Sergio Crespo-García’s research provides a little optimism in the possibility of treating diabetic retinopathy
Imagine that you're on a trip and on your way to your destination you pass through a beautiful spot. You stop to take a photo, but when you look at the screen there are black spots blotting out the horizon. You assume that there must be a problem with your sensor, the camera’s eye. In this case, there would be a simple solution: repair your camera or get a new one. But what if you saw these stains with your own eyes.
This is the experience of the first symptoms of people with type-1 or type-2 diabetes who end up developing diabetic retinopathy, the most common cause of blindness in people aged 20 to 65 in industrialised countries.
Dark stains that hinder the central field of vision in people with diabetic retinopathy.
“Smoking and diets rich in sugars and saturated fats can affect a range of organs, including the eyes”, said Sergio Crespo-García, a researcher at the Hôpital Maisonneuve-Rosemont Research Center, part of the University of Montreal. “High levels of sugar cause unbridled growth of the blood vessels in the retina, which are in charge of providing nutrients to the specific neurons for visions,” he said. As such, the retina activates a series of mechanisms to combat these blood vessels that “shouldn’t be there”, for example through synthesising and accumulating a huge number of inflammatory molecules to remove the sick cells, which leads to a loss of vision.

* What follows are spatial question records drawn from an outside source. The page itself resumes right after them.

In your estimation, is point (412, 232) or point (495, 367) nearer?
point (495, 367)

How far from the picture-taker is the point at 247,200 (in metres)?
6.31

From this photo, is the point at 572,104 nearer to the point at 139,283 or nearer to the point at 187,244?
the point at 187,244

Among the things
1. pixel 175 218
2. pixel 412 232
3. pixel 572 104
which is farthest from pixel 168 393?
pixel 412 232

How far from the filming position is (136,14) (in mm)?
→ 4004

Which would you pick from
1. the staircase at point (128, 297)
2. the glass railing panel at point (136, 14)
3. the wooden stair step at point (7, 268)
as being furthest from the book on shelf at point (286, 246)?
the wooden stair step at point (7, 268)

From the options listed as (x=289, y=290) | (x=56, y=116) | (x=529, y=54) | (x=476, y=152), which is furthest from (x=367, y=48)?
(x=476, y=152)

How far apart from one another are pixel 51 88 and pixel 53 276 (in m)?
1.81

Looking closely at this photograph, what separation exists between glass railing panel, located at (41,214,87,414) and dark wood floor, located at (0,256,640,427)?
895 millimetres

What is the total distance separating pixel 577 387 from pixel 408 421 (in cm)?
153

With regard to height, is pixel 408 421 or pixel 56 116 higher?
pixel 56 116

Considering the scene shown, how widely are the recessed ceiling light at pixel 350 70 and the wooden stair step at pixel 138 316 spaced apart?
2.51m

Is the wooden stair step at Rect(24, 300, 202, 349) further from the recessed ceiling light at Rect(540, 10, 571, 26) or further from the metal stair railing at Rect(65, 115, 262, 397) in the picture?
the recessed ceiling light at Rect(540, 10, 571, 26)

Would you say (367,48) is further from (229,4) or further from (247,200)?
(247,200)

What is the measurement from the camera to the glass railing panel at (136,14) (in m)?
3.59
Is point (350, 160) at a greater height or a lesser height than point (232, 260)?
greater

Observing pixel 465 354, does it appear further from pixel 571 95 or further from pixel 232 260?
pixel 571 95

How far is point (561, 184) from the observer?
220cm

Although a falling number of patients suffer from severe loss of vision, the fact of the matter is that once the first symptoms take hold, it's very difficult to revert them. “Until now, there was no sure-fire treatment to cure this pathology beyond laser surgery to burn off the active vascularisation point in the retina, injections to inhibit vascular growth or corticosteroid injections. According to Sergio, the problem with these medications is that they cannot differentiate between healthy and proliferative or sick blood vessels. “Sometimes, the cocktail is not very effective, and it can even be harmful for some patients if kept up over time.”

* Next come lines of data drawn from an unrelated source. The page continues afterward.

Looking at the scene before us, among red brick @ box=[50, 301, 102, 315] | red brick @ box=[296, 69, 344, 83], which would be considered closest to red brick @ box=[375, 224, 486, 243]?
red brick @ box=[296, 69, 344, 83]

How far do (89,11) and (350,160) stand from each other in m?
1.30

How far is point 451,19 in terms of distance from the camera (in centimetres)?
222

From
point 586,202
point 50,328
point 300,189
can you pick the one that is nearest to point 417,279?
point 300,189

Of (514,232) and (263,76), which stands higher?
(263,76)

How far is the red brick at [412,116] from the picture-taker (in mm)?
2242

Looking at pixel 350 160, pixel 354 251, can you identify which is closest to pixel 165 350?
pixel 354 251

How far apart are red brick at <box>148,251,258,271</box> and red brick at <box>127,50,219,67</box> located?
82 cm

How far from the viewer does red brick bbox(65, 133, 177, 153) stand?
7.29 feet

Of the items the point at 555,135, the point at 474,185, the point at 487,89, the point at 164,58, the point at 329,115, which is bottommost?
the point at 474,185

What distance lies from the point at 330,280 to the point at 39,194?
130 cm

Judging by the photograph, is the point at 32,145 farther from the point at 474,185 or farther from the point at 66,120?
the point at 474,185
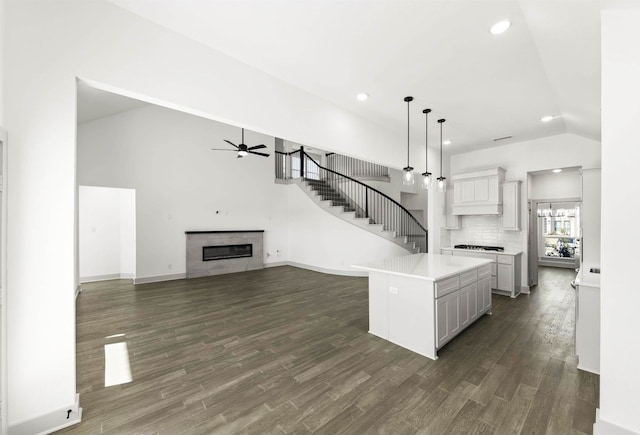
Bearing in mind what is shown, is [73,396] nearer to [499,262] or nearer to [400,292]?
[400,292]

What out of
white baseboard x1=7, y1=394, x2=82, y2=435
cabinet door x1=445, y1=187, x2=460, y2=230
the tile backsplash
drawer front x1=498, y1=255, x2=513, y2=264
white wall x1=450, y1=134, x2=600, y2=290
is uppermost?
white wall x1=450, y1=134, x2=600, y2=290

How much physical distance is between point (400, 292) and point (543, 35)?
116 inches

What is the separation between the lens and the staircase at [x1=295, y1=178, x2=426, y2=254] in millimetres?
7593

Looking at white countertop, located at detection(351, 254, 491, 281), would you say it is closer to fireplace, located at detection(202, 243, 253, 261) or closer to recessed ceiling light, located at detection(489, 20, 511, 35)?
recessed ceiling light, located at detection(489, 20, 511, 35)

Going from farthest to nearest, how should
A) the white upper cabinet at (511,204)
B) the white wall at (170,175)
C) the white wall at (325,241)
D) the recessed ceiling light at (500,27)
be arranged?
the white wall at (325,241), the white wall at (170,175), the white upper cabinet at (511,204), the recessed ceiling light at (500,27)

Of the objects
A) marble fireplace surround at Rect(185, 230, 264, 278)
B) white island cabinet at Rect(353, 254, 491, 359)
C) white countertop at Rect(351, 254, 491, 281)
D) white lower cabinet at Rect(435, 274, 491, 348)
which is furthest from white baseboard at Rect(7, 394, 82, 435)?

However, some weeks ago, this fellow’s recent discoveries provided some optimism in terms of a possible treatment. “The medication developed by UNITY Biotechnology —in stage 2 of clinical trials— which we are currently studying goes to the root of the problem. It selectively picks out the pathological blood vessels while leaving the healthy ones intact, which adds a level of safety and efficiency to the current treatment,” Sergio added. The promising results, published in the indexed journal Cell Metabolism, were what won him the Relève Étoile Jacques-Genest from the FRQ in Quebec some weeks ago. “It's an honour to receive an award. However, acknowledgment aside, being published in such a prestigious journal is a green light to keep working in the same direction. An article that only spans a few pages is the result of huge investment and the full-time effort of a team over various years. It's gratifying to see that other people think that what you do has a positive impact and that it will lead to a change in the current standards,” he said.

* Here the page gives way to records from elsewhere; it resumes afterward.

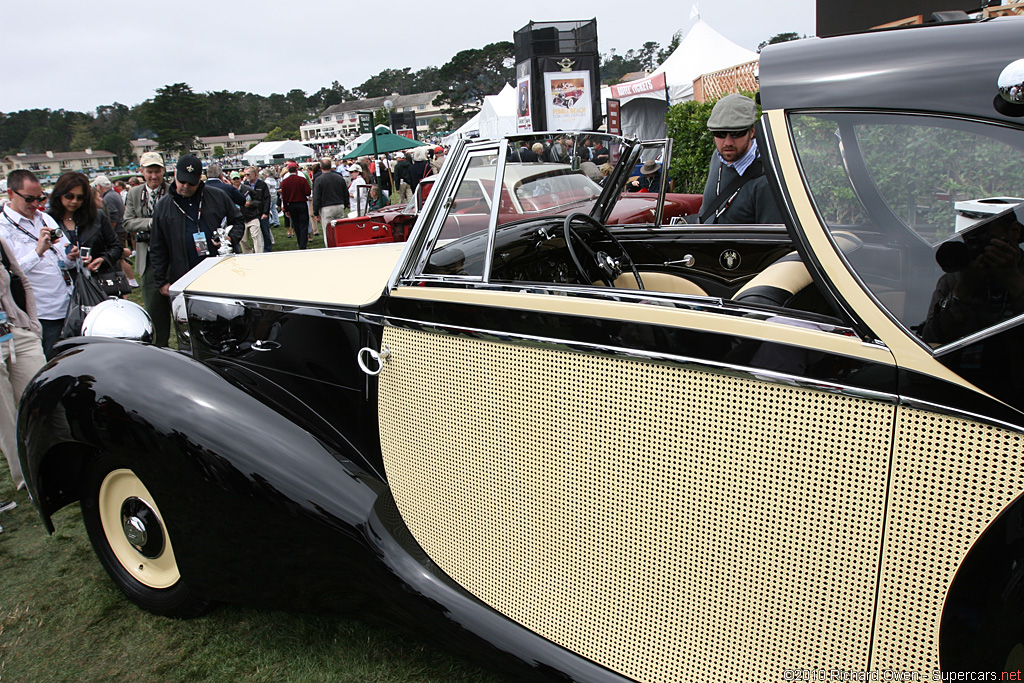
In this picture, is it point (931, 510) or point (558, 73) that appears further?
point (558, 73)

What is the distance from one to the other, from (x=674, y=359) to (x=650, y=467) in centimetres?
28

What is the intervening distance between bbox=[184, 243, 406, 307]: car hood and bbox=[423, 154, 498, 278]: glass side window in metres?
0.27

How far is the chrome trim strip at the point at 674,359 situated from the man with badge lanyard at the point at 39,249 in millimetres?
3584

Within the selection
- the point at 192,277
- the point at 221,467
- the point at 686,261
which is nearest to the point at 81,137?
the point at 192,277

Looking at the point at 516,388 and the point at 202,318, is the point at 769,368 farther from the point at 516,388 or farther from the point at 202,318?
the point at 202,318

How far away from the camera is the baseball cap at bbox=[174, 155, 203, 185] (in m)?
4.68

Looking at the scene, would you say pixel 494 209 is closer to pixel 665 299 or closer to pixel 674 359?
pixel 665 299

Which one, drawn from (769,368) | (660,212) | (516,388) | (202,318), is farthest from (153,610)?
(660,212)

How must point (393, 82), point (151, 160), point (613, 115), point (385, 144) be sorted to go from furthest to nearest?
point (393, 82) → point (385, 144) → point (613, 115) → point (151, 160)

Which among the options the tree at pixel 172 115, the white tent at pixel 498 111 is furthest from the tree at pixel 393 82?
the white tent at pixel 498 111

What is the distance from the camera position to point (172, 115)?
326 feet

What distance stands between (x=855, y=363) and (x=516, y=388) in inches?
33.3

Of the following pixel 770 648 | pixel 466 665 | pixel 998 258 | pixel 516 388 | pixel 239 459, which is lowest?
pixel 466 665

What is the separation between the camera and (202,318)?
3158 millimetres
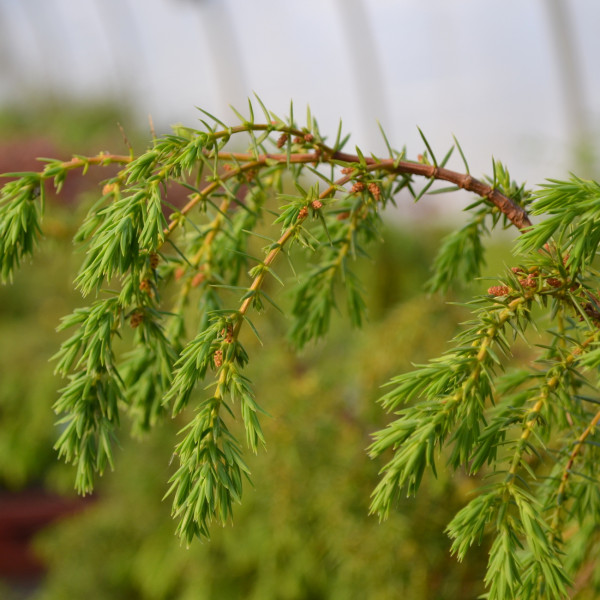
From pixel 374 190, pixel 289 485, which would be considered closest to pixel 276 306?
pixel 374 190

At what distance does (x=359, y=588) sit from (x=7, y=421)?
1811 millimetres

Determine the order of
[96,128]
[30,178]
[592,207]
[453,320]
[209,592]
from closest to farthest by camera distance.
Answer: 1. [592,207]
2. [30,178]
3. [453,320]
4. [209,592]
5. [96,128]

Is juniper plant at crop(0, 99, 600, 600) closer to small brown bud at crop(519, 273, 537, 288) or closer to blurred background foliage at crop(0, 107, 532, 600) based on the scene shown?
small brown bud at crop(519, 273, 537, 288)

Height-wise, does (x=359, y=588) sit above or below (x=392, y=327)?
below

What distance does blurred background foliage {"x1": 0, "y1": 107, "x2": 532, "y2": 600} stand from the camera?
3.53 feet

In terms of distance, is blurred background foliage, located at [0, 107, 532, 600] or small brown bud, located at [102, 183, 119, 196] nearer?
small brown bud, located at [102, 183, 119, 196]

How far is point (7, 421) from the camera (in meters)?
2.50

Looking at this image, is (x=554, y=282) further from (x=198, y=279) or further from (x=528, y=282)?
(x=198, y=279)

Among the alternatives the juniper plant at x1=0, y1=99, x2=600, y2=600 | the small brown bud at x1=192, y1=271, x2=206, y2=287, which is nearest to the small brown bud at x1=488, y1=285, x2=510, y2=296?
the juniper plant at x1=0, y1=99, x2=600, y2=600

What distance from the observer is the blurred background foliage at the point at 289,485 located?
3.53 ft

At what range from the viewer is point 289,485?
1.27 meters

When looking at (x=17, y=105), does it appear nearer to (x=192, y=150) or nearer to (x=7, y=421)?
(x=7, y=421)

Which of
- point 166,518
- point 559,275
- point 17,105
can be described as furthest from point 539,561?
point 17,105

Sergio’s career took off in 2012, after doing an MSc in Genetics and Cellular Biology at the Complutense University of Madrid with the support of a fellowship from the ”la Caixa” Foundation. “It gave me the chance to take my first steps in the laboratory as a researcher. It was like an incubator that later allowed me to apply for other grants such as the Marie Curie ITN, which helped me to finish my PhD in Experimental Ophthalmology and Biomedicine at Charité – Universitätsmedizin in Berlin,” he said. However, it was not until 2016 when he travelled to Japan to present his work at an ophthalmology conference that he met the neuroscientist Przemyslaw (Mike) Sapieha, his current team leader. “Professor Sapieha’s laboratory had become very prestigious over the last decade, so I was aware of his lines of investigation and the huge advances being made in the field. When we met in Tokyo, we connected immediately, and after half an hour of conversation, he formally invited me to move to Canada.” A decision that “he doesn’t regret,” he pointed out.
The research he conducted alongside his colleagues in Montreal also identified, for the first time ever, the predisposition of the “sick” blood vessels towards cellular senescence, a characteristic they share with diseases such as cancer or those that are particularly linked with ageing. “As the study moves forwards, we will broaden our lines of research into diseases with similar molecular features. This could be the catalyst for a lot more research and medical trials,” he concluded.